Records contained in a dataset:

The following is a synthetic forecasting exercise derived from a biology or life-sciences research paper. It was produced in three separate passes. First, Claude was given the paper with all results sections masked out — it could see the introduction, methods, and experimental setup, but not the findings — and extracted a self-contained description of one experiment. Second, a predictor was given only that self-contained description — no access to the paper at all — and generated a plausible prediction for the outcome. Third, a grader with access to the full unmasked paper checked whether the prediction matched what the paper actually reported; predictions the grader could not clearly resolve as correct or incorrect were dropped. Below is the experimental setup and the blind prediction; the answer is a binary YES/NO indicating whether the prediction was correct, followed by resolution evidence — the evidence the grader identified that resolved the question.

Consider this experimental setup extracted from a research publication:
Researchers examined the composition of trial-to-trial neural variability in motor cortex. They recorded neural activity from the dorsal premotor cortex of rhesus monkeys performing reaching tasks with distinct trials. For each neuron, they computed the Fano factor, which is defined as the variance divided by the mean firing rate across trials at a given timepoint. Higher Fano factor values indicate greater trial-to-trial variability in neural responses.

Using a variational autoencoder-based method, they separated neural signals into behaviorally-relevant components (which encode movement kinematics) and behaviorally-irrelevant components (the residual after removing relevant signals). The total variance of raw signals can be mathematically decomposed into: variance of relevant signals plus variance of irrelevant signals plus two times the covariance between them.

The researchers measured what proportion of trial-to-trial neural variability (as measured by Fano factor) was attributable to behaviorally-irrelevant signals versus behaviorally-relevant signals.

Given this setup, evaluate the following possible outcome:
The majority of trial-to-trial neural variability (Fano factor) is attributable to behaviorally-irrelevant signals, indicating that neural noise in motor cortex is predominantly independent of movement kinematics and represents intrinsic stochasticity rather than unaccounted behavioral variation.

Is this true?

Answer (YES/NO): YES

## What the task asks
As the answer, set down only the lines from the data above between the one holding "Researchers examined the" and the one holding "Using a variational", inclusive, exactly as they read.

## Result of the exercise
Researchers examined the composition of trial-to-trial neural variability in motor cortex. They recorded neural activity from the dorsal premotor cortex of rhesus monkeys performing reaching tasks with distinct trials. For each neuron, they computed the Fano factor, which is defined as the variance divided by the mean firing rate across trials at a given timepoint. Higher Fano factor values indicate greater trial-to-trial variability in neural responses.

Using a variational autoencoder-based method, they separated neural signals into behaviorally-relevant components (which encode movement kinematics) and behaviorally-irrelevant components (the residual after removing relevant signals). The total variance of raw signals can be mathematically decomposed into: variance of relevant signals plus variance of irrelevant signals plus two times the covariance between them.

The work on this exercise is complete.